Setiap manusia memang sudah diwariskan mempunyai jiwa sosial, sehingga mau tidak mau antara manusia satu dengan yang lainnya saling bergantung.
Seringkali kita diperhadapkan dengan masalah yang pada akhirnya mengharuskan kita untuk meminta bantuan dari seseorang atau orang yang terdekat dengan kita, begitupun sebaliknya.
Sehingga ini menimbulkan hubungan timbal-balik. Sayangnya terkadang hubungan seperti ini tiba-tiba harus berakhir, lantaran ada sifat mementingkan diri sendiri atau keegoisan yang terjadi.
Munculnya rasa mementingkan diri sendiri atau keegoisan ini, dilatarbelakangi oleh beberapa factor.
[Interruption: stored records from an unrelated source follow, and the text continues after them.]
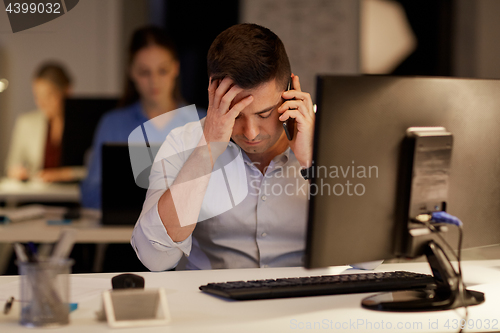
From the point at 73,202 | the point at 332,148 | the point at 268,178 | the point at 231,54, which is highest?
the point at 231,54

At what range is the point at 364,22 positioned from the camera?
3707mm

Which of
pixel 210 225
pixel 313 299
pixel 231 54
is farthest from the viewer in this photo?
pixel 210 225

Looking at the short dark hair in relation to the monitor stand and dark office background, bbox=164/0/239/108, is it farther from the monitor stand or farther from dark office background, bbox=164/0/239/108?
dark office background, bbox=164/0/239/108

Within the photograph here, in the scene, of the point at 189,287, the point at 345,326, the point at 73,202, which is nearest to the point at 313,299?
A: the point at 345,326

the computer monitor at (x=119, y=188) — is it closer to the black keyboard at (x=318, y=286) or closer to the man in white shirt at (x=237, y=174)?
the man in white shirt at (x=237, y=174)

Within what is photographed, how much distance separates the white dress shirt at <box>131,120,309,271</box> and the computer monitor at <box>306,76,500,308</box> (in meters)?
0.50

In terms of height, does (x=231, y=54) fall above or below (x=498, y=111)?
above

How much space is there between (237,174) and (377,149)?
2.10 ft

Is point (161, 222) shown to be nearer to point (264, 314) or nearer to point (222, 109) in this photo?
point (222, 109)

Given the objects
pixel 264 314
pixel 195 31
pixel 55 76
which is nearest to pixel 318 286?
pixel 264 314

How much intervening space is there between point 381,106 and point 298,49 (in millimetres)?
3224

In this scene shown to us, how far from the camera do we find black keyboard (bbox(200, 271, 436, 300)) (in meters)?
0.92

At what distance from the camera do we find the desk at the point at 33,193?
3.32m

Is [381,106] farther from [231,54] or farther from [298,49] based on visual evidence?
[298,49]
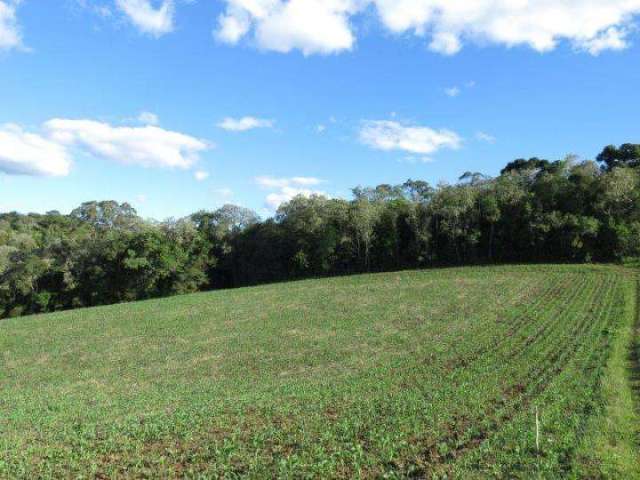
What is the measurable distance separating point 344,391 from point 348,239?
189 feet

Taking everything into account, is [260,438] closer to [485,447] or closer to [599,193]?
[485,447]

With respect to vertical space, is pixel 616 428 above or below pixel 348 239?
below

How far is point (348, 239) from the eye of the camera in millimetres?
76562

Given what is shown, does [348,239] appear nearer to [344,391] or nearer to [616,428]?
[344,391]

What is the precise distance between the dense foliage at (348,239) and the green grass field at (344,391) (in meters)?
20.2

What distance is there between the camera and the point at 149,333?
133 ft

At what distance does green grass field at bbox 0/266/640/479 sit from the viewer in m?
12.0

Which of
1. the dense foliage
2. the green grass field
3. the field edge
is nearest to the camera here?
the field edge

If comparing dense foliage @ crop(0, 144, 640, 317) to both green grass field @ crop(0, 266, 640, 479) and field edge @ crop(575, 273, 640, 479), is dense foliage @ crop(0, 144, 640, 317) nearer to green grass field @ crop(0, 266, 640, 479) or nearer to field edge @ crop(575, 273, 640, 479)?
green grass field @ crop(0, 266, 640, 479)

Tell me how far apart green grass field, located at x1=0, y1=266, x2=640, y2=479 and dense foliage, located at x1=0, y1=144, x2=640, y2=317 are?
20168 mm

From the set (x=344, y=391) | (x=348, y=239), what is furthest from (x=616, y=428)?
(x=348, y=239)

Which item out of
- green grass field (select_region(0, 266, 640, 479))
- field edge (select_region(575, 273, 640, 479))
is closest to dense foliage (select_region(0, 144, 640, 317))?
green grass field (select_region(0, 266, 640, 479))

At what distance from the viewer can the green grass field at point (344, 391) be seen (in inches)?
471

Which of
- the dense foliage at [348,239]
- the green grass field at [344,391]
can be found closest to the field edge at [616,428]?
the green grass field at [344,391]
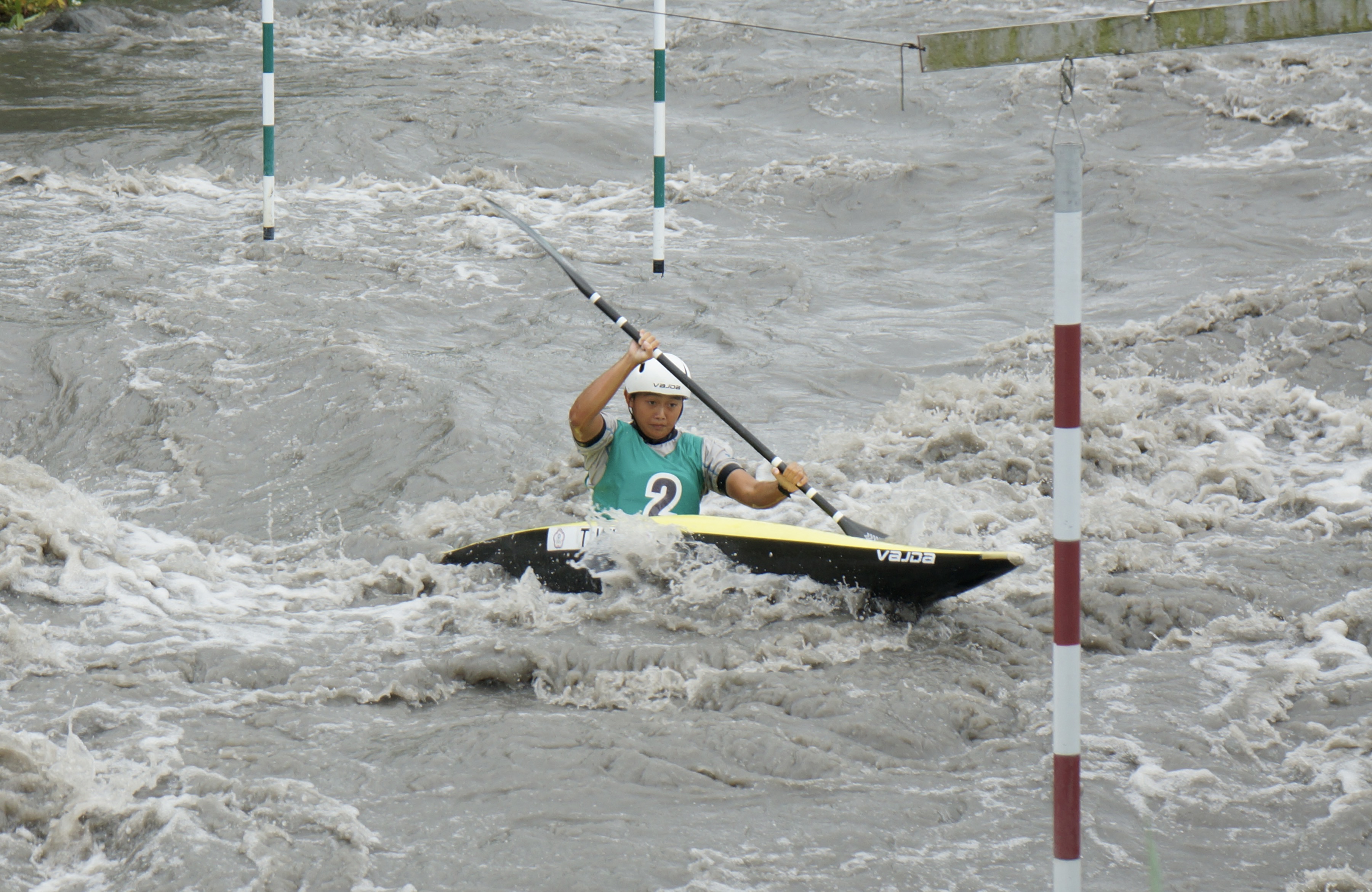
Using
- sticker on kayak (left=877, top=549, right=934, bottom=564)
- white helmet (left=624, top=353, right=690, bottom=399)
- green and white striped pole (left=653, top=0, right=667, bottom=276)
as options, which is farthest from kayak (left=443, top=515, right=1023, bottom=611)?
green and white striped pole (left=653, top=0, right=667, bottom=276)

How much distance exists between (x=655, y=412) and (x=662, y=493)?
29cm

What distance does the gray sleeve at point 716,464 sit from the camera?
16.0 feet

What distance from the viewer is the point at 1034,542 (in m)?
5.28

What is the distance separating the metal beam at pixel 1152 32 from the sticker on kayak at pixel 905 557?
167 cm

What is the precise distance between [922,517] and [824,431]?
106cm

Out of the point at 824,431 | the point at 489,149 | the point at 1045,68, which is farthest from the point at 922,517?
the point at 1045,68

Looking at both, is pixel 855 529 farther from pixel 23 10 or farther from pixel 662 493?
pixel 23 10

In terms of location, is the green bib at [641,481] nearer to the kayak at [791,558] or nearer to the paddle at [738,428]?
the kayak at [791,558]

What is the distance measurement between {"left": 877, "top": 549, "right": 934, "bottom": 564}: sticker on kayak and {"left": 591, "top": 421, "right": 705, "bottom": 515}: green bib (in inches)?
31.2

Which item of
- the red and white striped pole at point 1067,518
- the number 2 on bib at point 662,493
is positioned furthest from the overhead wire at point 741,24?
the red and white striped pole at point 1067,518

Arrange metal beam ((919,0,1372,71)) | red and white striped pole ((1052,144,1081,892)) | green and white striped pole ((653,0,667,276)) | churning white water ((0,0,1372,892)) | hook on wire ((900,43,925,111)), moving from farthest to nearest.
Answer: green and white striped pole ((653,0,667,276)) < hook on wire ((900,43,925,111)) < churning white water ((0,0,1372,892)) < metal beam ((919,0,1372,71)) < red and white striped pole ((1052,144,1081,892))

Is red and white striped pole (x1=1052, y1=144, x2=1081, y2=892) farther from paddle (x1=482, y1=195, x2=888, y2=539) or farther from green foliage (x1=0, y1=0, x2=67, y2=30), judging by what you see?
green foliage (x1=0, y1=0, x2=67, y2=30)

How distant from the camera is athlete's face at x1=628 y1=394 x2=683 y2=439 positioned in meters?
4.82

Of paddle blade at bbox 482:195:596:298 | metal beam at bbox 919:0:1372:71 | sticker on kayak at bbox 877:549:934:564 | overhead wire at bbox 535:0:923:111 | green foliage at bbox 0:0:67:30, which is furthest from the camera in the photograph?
green foliage at bbox 0:0:67:30
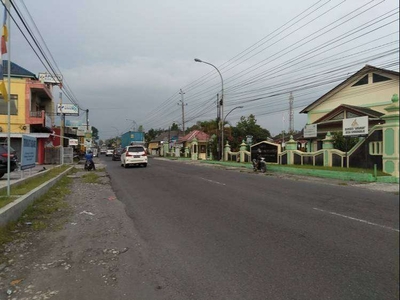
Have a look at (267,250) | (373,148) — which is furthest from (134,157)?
(373,148)

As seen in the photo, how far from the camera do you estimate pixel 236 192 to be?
1134 cm

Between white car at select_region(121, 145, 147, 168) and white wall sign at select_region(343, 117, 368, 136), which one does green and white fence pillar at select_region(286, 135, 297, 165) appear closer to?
white car at select_region(121, 145, 147, 168)

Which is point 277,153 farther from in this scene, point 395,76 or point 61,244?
point 395,76

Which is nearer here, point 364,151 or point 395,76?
point 395,76

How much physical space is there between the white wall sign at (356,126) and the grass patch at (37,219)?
200 inches

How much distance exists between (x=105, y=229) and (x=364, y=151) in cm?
578

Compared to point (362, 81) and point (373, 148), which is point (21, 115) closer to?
point (362, 81)

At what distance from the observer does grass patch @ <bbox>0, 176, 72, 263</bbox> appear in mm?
6240

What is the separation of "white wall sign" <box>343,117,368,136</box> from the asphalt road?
406mm

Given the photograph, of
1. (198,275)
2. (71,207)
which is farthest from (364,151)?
(71,207)

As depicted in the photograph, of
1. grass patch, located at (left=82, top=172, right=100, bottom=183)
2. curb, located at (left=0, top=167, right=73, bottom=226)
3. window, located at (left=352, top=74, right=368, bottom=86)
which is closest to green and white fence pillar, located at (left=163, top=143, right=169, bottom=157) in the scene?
grass patch, located at (left=82, top=172, right=100, bottom=183)

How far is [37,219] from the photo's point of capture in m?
7.68

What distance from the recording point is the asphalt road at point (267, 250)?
11.9ft

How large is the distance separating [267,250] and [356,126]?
3436 mm
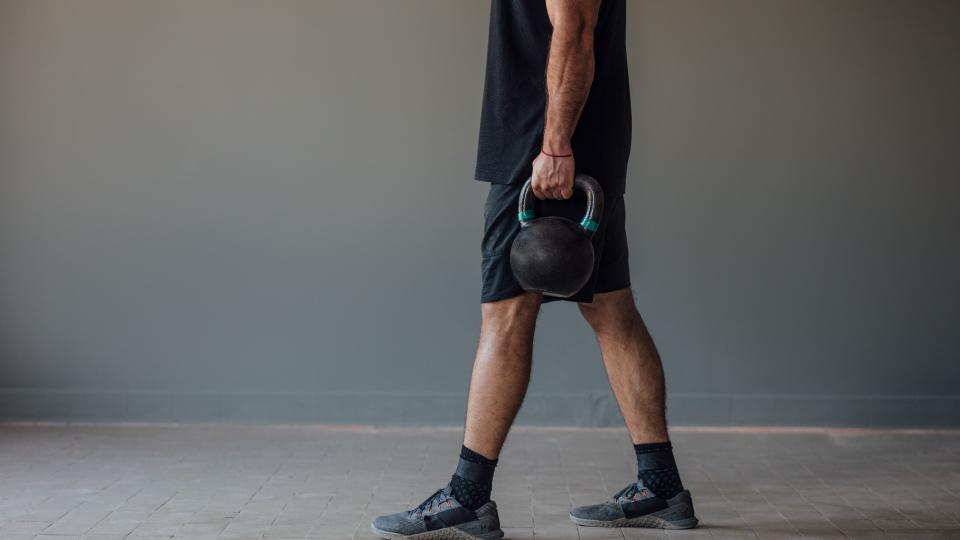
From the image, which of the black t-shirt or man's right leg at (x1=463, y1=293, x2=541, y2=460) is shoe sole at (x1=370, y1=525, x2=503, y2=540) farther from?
the black t-shirt

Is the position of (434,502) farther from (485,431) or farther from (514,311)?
(514,311)

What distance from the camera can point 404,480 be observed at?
3445 mm

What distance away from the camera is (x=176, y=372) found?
441cm

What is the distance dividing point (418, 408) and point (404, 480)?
0.94m

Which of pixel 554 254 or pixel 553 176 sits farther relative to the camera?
pixel 553 176

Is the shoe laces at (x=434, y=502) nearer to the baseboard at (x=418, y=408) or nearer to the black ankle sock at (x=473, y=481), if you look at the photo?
the black ankle sock at (x=473, y=481)

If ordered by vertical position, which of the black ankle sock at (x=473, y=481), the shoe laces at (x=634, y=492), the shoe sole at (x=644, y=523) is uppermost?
the black ankle sock at (x=473, y=481)

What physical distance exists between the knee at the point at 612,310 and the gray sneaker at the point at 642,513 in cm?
42

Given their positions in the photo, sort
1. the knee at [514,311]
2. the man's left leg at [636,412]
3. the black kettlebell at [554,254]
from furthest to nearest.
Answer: the man's left leg at [636,412] < the knee at [514,311] < the black kettlebell at [554,254]

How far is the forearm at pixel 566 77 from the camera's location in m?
2.61

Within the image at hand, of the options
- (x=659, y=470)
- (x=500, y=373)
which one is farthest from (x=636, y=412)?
(x=500, y=373)

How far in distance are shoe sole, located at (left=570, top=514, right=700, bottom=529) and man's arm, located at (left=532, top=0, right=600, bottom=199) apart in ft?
2.77

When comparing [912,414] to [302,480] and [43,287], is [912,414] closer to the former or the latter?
[302,480]

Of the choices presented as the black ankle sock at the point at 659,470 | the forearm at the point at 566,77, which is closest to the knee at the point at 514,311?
the forearm at the point at 566,77
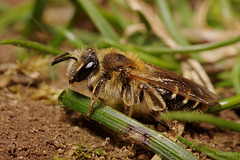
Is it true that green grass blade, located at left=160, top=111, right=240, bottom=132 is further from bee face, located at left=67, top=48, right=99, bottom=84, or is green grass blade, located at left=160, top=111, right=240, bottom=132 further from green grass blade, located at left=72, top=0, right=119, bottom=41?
green grass blade, located at left=72, top=0, right=119, bottom=41

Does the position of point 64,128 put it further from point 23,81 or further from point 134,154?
point 23,81

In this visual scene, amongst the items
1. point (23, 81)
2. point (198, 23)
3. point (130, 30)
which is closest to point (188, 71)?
point (130, 30)

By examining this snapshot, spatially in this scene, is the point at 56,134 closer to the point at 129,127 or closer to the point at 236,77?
the point at 129,127

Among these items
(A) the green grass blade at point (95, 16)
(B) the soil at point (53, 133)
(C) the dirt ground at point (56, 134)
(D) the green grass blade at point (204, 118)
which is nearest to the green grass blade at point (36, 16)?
(A) the green grass blade at point (95, 16)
Dua diantaranya, karena orang tersebut berasal dari keluarga yang serba berkecukupan dan dimanja, sehingga apa yang diinginkan olehnya sejak kecil selalu bisa tercukupi, kemudian bisa jadi orang tersebut berasal dari keluarga sangat kurang kasih sayang atau perhatian. Sehingga akan timbul karakter anak yang tidak mengenal kasih ataupun pengorbanan.
Contoh dari sifat egois ini, sering kita temui dalam kehidupan sehari-hari,
Memang tidak salah, kalau kita lebih berfokus pada diri sendiri, tanpa memandang orang lain. Kesalahannya adalah jika kita terlalu berlebihan mementingkan diri sendiri, sehingga apa yang dinasehatkan orang mengenai kita, kita tidak mau ambil pusing. Dan hal ini tentunya tidak mempunyai dampak yang baik, karena akan mengakibatkan orang-orang di sekitar kita untuk menjauh. Tidak ada orang yang bisa bertahan berada di dekat orang yang egois, karena yang ada dalam pikiran orang yang bersifat egois hanyalah dirinya, tanpa peduli orang lain.
Lalu bagaimanakah memerangi sikap egois ini? Mungkin yang pertama harus dilakukan adalah mengintrospeksi diri sendiri, kemudian jangan membanding-bandingkan diri dengan orang lain dan yang paling penting kembangkan sikap untuk melayani orang lain.